- [Text block]:
*** Begin section ***

Thursday, April 10, 2014

Forbes Piece on Autistic Workers

Forbes has a nice piece on hiring people with autism. In the piece they highlight Specialisterne, a company founded by a man whose son was diagnosed with autism.

People with autism are potentially great employees -- so long as you expect them to work and do not expect them to be social and engage in office politics.

More, people need to realize that when someone with autism fails to engage with people, that does not mean they are not interested in the job, in the situation, or even in getting promoted. It's not that a person with autism doesn't care whether they are there or not, as too often neurotypicals misinterpret the behaviors of those with autism, but rather that they are more engaged in the work than in talking up the work. Neurotypicals understand that you have to talk up your work, because otherwise your work won't speak for itself; those with autism think the quality of their work is self-evident.

*** End section ***

Graph understanding data:
*** Begin section ***

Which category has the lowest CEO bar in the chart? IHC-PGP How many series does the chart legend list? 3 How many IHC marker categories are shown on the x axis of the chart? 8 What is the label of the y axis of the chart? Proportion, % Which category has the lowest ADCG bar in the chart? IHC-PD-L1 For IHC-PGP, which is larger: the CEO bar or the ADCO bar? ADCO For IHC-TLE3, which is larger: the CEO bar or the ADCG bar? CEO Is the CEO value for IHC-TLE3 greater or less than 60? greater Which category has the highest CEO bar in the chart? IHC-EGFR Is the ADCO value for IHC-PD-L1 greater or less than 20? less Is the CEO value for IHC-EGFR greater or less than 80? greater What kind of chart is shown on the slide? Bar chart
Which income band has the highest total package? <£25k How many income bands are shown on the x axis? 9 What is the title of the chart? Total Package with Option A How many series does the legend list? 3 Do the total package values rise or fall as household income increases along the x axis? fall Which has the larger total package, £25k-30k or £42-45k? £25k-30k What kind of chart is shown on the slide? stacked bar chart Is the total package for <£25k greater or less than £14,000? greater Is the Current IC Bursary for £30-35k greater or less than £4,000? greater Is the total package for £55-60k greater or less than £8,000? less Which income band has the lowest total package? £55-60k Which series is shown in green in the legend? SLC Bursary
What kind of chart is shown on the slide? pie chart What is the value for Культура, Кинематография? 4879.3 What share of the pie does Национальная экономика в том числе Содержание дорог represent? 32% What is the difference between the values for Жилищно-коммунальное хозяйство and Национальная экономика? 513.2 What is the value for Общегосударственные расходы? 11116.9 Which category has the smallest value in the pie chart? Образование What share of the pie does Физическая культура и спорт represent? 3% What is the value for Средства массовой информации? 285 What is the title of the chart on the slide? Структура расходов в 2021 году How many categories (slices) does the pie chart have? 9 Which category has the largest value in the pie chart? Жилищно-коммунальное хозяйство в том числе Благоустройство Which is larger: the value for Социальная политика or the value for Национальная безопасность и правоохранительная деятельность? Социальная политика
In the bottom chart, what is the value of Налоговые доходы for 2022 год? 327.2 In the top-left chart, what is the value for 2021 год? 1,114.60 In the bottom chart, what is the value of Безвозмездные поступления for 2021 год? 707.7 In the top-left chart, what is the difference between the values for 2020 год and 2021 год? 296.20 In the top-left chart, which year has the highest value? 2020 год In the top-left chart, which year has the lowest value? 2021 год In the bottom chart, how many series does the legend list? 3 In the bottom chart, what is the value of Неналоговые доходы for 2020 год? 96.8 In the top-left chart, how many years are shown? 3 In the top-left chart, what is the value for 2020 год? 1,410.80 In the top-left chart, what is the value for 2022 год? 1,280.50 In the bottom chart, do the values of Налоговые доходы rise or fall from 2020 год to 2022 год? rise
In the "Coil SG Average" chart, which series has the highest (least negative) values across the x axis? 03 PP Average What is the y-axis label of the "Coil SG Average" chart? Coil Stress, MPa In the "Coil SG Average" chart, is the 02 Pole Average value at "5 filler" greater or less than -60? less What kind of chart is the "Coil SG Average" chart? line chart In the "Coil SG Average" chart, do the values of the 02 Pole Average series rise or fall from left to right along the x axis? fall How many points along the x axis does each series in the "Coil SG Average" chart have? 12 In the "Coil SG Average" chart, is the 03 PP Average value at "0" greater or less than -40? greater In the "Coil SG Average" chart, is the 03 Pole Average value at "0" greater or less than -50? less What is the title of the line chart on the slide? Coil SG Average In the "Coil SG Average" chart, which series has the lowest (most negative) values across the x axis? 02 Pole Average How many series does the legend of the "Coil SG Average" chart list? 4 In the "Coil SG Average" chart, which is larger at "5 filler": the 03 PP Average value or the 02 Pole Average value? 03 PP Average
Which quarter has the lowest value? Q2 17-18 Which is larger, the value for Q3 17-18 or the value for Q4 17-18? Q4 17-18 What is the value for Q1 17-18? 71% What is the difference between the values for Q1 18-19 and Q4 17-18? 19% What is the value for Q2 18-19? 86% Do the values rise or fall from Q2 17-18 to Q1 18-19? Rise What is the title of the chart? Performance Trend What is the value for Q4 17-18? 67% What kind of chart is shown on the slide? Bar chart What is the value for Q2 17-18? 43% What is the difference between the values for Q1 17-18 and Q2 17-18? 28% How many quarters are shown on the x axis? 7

*** End section ***

- [Problems to solve]:
1: Name the three things that, according to the post on autistic workers, a person with autism can still be interested in even when they don't engage with people.
2: Go on with the post on autistic workers, starting after its final sentence.

- [List of answers]:
1: The job, the situation, and getting promoted.

2:
The ideal situation for someone with autism is to have a place where they can work without interruption, with someone to bring things back and forth. For someone doing data entry, for example, just let them work and have someone bring the data to them, and you will have a data entry machine. But if the data stops coming, there is a certain probability that your autistic employee won't think to ask for more. They'll mostly just wonder what to do next.

If this sounds like a lot of hand-holding, you might consider the degree to which you have to deal with all of the social needs of your neurotypical employees. You may not recognize the degree to which you have to deal with such things, and the amount of time it takes up, precisely because you, too, are neurotypical, and such hand-holding seems more natural and less forced. But, if you see things from the autistics' standpoint, most social interactions are a bunch of time-wasting nonsense. This, of course, highlights the difficulties between autistics and neurotypicals.

Still, if you want employees who are powerful bottom-up, analytical thinkers with strong pattern recognition skills and attention to detail, you can't do better than someone with autism.